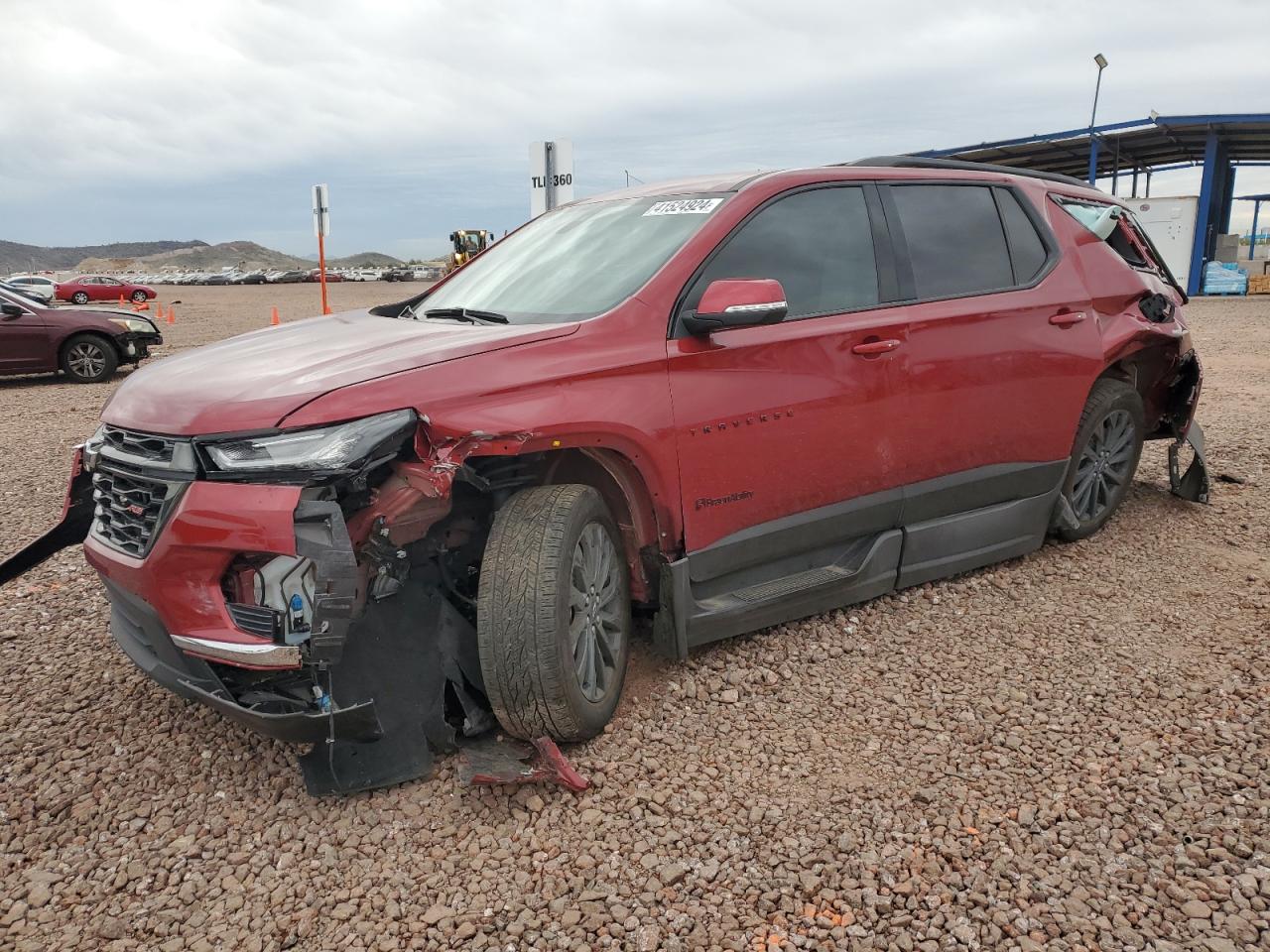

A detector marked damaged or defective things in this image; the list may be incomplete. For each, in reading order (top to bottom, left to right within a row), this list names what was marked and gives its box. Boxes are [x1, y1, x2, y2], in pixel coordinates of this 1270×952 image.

cracked headlight [200, 409, 415, 472]
damaged red suv [2, 158, 1206, 797]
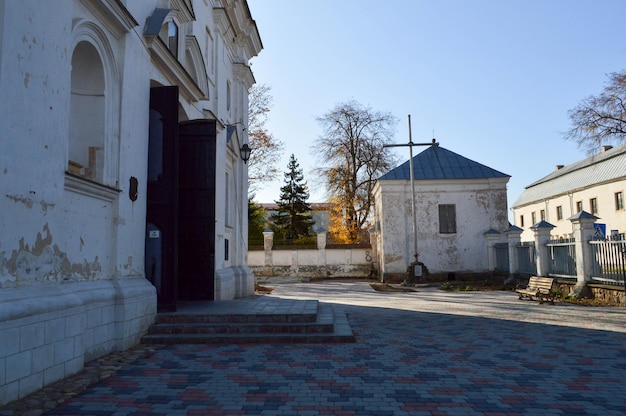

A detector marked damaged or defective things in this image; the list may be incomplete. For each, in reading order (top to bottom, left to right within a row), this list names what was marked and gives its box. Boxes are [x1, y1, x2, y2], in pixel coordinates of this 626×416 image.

peeling plaster wall [372, 177, 510, 278]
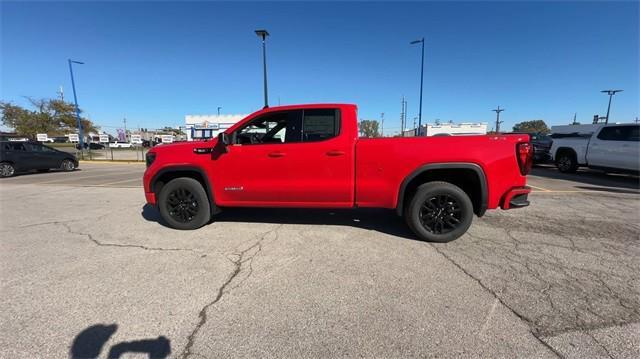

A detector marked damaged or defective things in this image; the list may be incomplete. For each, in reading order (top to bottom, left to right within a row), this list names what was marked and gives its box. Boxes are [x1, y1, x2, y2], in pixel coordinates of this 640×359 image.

cracked asphalt [0, 165, 636, 358]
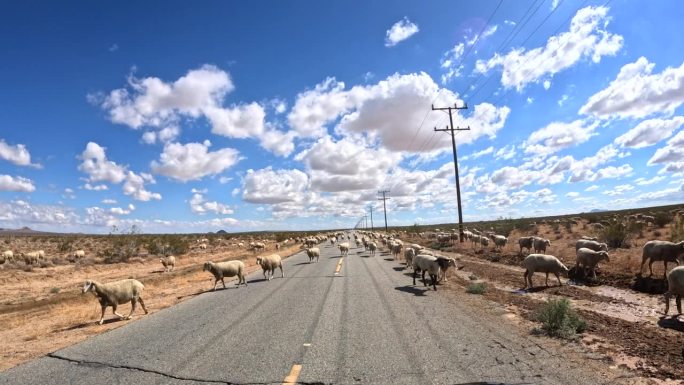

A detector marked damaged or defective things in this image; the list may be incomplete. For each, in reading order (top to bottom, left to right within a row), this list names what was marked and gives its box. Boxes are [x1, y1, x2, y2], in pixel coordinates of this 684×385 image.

road crack [48, 352, 326, 382]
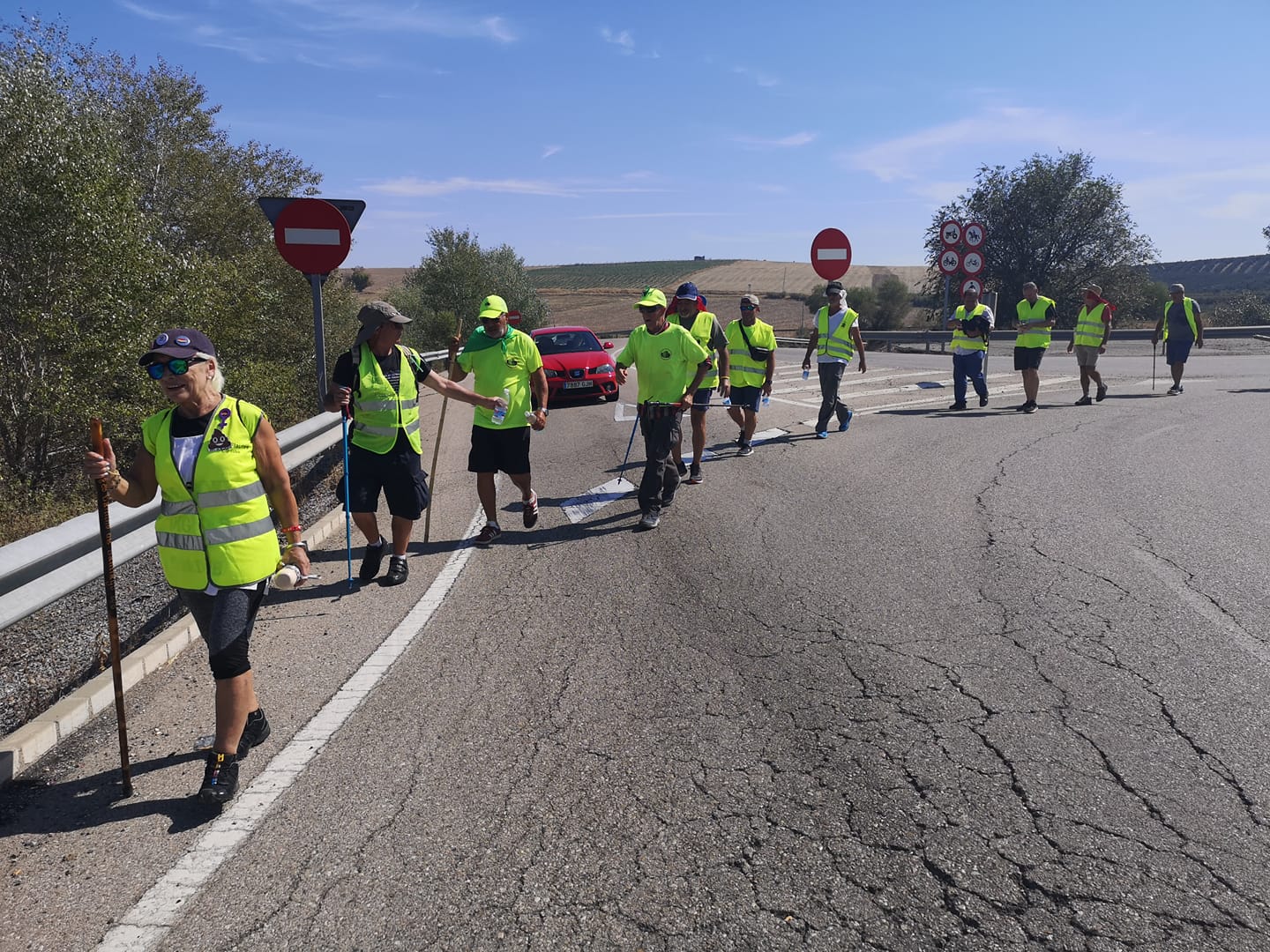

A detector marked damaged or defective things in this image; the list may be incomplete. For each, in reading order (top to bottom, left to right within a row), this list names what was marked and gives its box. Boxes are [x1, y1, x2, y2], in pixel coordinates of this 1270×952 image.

cracked asphalt [2, 353, 1270, 952]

== == ==

## What is being asked
Reproduce every line of the records above word for word, omitting the pictures.

## Solution for this task
A detector marked damaged or defective things in this image; the list may be incomplete. For each, in reading order (top to bottom, left to right within a row), this list names what was marked and gives its box. Boxes are [x1, y1, x2, y2], in pixel coordinates of this 1270×952 image.

cracked headlight [200, 409, 415, 472]
damaged red suv [2, 158, 1206, 797]

A detector marked damaged or defective things in this image; the list may be incomplete. For each, in reading order (top to bottom, left to right within a row), this list names what was marked and gives its box. Boxes are [x1, y1, x2, y2], in pixel coordinates of this 626×416 image.

peeling plaster wall [372, 177, 510, 278]

A detector marked damaged or defective things in this image; the list may be incomplete. For each, in reading order (top to bottom, left to right within a row), this list names what was marked and gives its box. Boxes are [x1, y1, x2, y2], in pixel coordinates of this 640×359 image.

cracked asphalt [0, 165, 636, 358]

A detector marked damaged or defective things in this image; the list may be incomplete. For each, in reading order (top to bottom, left to right within a row), this list names what was marked and gives its box. Boxes are [x1, y1, x2, y2], in pixel coordinates of this 684×385 image.

road crack [48, 352, 326, 382]

A detector marked damaged or defective things in this image; the list may be incomplete. For each, in reading order (top to bottom, left to right within a row), this list names what was marked and gives its box. Boxes are [x1, y1, x2, y2], in pixel coordinates of this 1270×952 image.

cracked asphalt [2, 353, 1270, 952]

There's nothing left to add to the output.